From article <46866@apple.Apple.COM>, by baum@Apple.COM (Allen J. Baum):
> []
>>In article <13342@encore.Encore.COM> jkenton@pinocchio.encore.com (Jeff Kenton) writes:
>>
>>This is probably true for NaN's and Infinities, but Denorms occur all the
>>time.  printf() often generates them when dealing with floats, and the
>>math library routines do also.
> 
> If you are saying that printf() and the math libraries can produce intermediate
> results internally which are denorm, even if the inputs and outputs aren't,
> would it be possible to re-write them to avoid it (given the impetus that
> perhaps denorms are really slow)?
> 


That's what I meant.  Most of them could be re-written for RISC machines
which do denorms in software, or could request flushing underflow to zero
if there was such an option.













----- - - - - - - - - - - - - - - - - - - - - - - - - - - - - - - - -----
-----  jeff kenton:    	consulting at jkenton@pinocchio.encore.com  -----
-----		        until 11/30/90 -- always at (617) 894-4508  -----
----- - - - - - - - - - - - - - - - - - - - - - - - - - - - - - - - -----

jgk@osc.COM (Joe Keane) (11/30/90)

In article <46760@apple.Apple.COM> baum@apple.UUCP (Allen Baum) writes:
>Its always been my impression that NaN, Inf, and Denorms were reasonably
>rare- they don't usually occur. Is this not the case? Are there statistics
>somewhere that show how often these cases occur?

In article <897@sibyl.eleceng.ua.OZ> ian@sibyl.OZ (Ian Dall) writes:
>In a well behaved program they are extremely rare. Therefore, if they occur
>you almost certainly have a bug and you might as well core dump. Once one
>occurs, they tend to be contageous, so that soon your program is trapping
>on every floating point operation. *That* is what makes it take "forever".
>
>The output of such a program is useless. The results are meaningless and
>worse, they give you no clue as to where the problem might be. A core dump
>is preferable except maybe in commercial software, and even then it only
>gives an illusion of robustness.

Ugh, i don't agree with any of this.  Real functions (exp, log, etc.) have
points at which the result is infinite or undefined.  There's no way to avoid
this; the question is, how do you want to deal with it?  The results are
certainly not meaningless, the whole point of IEEE exceptional values is that
such exceptional values are handled in a reasonable way.  These conditions can
be tested for by the program and an appropriate action taken.

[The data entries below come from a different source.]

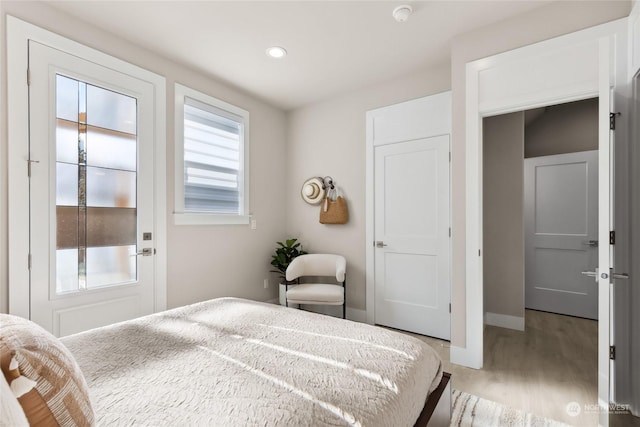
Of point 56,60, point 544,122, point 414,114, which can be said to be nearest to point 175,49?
point 56,60

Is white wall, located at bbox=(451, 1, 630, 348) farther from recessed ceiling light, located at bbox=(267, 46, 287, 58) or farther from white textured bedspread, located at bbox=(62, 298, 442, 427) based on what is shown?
recessed ceiling light, located at bbox=(267, 46, 287, 58)

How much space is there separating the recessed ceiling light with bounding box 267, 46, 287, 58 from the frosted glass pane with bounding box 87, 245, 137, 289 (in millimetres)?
2048

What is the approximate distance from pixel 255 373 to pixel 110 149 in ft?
7.26

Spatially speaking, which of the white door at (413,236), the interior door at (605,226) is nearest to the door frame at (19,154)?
the white door at (413,236)

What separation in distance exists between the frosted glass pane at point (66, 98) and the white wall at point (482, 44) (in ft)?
9.58

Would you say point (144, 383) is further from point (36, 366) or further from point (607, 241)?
point (607, 241)

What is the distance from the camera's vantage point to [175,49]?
2.62 m

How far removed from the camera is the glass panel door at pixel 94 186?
7.01 ft

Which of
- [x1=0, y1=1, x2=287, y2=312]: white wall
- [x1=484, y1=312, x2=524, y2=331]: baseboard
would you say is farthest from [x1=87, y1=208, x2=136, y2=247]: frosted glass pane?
[x1=484, y1=312, x2=524, y2=331]: baseboard

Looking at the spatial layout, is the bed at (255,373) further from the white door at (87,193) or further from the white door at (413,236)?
the white door at (413,236)

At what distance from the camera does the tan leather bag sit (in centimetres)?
347

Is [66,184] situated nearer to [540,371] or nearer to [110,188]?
[110,188]

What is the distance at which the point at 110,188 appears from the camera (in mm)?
2383

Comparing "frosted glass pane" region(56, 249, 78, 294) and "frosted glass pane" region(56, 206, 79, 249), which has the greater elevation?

Now maybe many simple programs don't want to deal with such conditions in an
intelligent way, and dumping core is an acceptable solution.  If i was using a
spreadsheet or calculator program and it dumped core on me, then i'd be mad at the author for such a dumb program.

donc@microsoft.UUCP (Don CORBITT) (12/07/90)

In article <46866@apple.Apple.COM> baum@apple.UUCP (Allen Baum) writes:
>[]
>>In article <13342@encore.Encore.COM> jkenton@pinocchio.encore.com (Jeff Kenton) writes:
>>
>>This is probably true for NaN's and Infinities, but Denorms occur all the
>>time.  printf() often generates them when dealing with floats, and the
>>math library routines do also.
>
>I still don't understand the assertion that Denorms occur all the time.
>Just because printf() knows how to handle them doesn't mean that it
>happens very often. Likewise the math routines. What is your evidence
>than it happens "often" (whatever that means- 1% is incredibly often by
>my definition in this case)
>
>
>--
>		  baum@apple.com		(408)974-3385
>{decwrl,hplabs}!amdahl!apple!baum

"In a previous life" I developed 3D graphics applications on PC's.  We did
lots of 4x4 matrix multiplication and inversions, concatenating matrices
of our hierarchical models, etc.  Although we didn't have 1% denormals, we
certainly had enough of them that a bug in the Intel '287 math chip caused
problems until we worked around it.  (As I recall, it would store a denormal
properly, but when reading one it converted it to NaN.  The fix was to trap
the denormal exception, and flush to zero.)  These denormals were data 
dependent, based on user manipulation of their models.  A simple way to
produce it is to rotate about X 90.0 degrees, then rotate about X -90.0
degrees.  This often converts 0.0 to a denormal tiny value.

It would be a Bad Thing if denormals caused fatal traps.

--
Don Corbitt - donc@microsoft.com - Not a spokesmodel for MS.
mail flames, post retractions.  Support short signatures, 3 lines max.